Which is scarier: a government that hunts down and kills dozens in cold blood, or a government that hunts down and kills dozens by accident?

On Thursday, Turkey admitted to being the second type of government, just as over the last few months Syria has demonstrated itself conclusively to be the first. Turkey’s mistake, which it acknowledged sheepishly, was to launch air-strikes on Wednesday against about 35 men hiking along unmarked trails between Turkey and Iraqi Kurdistan. The Turkish military says it thought the men were terrorist members of the Kurdistan Workers Party (P.K.K.). But evidence found near the corpses suggested a more benign activity: the men were smugglers evading onerous Turkish and Iraqi customs duties on diesel and tobacco at the official crossing point of Habur. They carried Kools, not Kalashnikovs.

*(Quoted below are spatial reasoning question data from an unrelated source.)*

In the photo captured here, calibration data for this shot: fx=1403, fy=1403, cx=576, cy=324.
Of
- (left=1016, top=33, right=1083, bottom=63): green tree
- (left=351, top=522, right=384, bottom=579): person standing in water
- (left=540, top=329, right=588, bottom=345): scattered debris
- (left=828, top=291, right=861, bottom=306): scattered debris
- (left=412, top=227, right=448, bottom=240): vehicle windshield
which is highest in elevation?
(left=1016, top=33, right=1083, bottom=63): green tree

In the past, Turkey’s Kurds have responded to incidents like this one by protesting in the streets and public squares, with a little bit of armed struggle from actual terrorists on the side. Last night in Istanbul, Kurds and their allies went to the streets. On Istliklal Avenue, in Beyoglu district in central Istanbul, at street corners normally reserved for upper-class shoppers in winter chic, riot police stood huffing into their hands to chase away the cold, waiting for violence that never came. But news agencies reported that in the country’s predominantly Kurdish southeast, crowds threw stones and Molotov cocktails, and stores were shuttered for the day.

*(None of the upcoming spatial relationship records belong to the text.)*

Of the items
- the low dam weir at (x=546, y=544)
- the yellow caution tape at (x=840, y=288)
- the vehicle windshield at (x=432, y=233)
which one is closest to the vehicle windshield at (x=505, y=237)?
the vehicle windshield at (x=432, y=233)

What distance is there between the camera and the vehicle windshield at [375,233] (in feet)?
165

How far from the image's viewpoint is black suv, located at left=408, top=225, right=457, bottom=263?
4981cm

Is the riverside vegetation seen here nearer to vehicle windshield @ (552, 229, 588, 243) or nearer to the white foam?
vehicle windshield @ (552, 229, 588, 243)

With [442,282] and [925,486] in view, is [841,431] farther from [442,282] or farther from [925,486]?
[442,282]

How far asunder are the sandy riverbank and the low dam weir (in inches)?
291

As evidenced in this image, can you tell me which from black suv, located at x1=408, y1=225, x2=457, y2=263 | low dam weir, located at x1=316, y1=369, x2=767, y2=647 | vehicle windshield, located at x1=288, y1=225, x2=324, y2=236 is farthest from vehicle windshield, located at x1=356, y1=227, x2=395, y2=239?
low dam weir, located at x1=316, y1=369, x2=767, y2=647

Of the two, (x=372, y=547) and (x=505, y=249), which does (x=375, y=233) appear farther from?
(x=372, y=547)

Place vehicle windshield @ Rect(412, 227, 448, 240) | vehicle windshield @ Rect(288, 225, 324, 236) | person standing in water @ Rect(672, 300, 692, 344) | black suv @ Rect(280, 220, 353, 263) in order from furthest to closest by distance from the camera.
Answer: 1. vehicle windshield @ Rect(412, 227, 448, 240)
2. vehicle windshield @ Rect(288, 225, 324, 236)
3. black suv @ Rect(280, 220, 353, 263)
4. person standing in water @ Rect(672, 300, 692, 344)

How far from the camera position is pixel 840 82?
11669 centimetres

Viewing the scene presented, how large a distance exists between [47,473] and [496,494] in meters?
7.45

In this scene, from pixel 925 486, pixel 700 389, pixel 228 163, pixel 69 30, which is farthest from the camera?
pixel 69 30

After violence in the southeast, recriminations and confrontations like these are common. But there’s a notable change of vocabulary this time. Whereas Kurds once looked to the West and patiently tried to master the human rights language of the European Union, now at least some of them are looking south, to the more urgent and concrete language of protest movements in the Arab world. And in adopting that rhetoric, the Kurdish leaders are making missteps.

“A leader who kills his own people has lost his legitimacy,” Prime Minister Recep Tayyip Erdogan of Turkey said of President Bashar al-Assad of Syria in September. Now Selahattin Demirtas, the Kurdish member of parliament who heads the Peace and Democracy Party, finds Erdogan’s words delicious. not to quote back to him. “Now I say the same thing back to him,” Demirtas said. “This was no accident: it was a massacre.” Demirtas, whose party is the sole legal political voice of the Kurds in Turkey these days, said he considered the killing caused by Wednesday’s air strike to be an Assad-level crime.

It’s a preposterous and self-discrediting comparison: Erdogan and Assad resemble each other in little more than their mustaches. The first people to acknowledge the differences between the two should be the Kurds themselves: Erdogan’s government has in many ways improved upon the nationalist Turkish governments of yesteryear, and the Kurds of Syria have always suffered far more grievously than the Kurds of Turkey. In the P.K.K. camps of northern Iraq, Syrian Kurds are overrepresented — the result of especially zealous oppression by the Assad regime.

It’s hard to begrudge a movement as aggrieved as the Kurds’ this moment of hyperbole. But let’s hope that the Kurds will reconsider their annexation of Arab Spring analogies. A movement that has spent the last couple of decades mastering the art of patience shouldn’t now sideline its own cause with a faulty comparison to a more desperate one.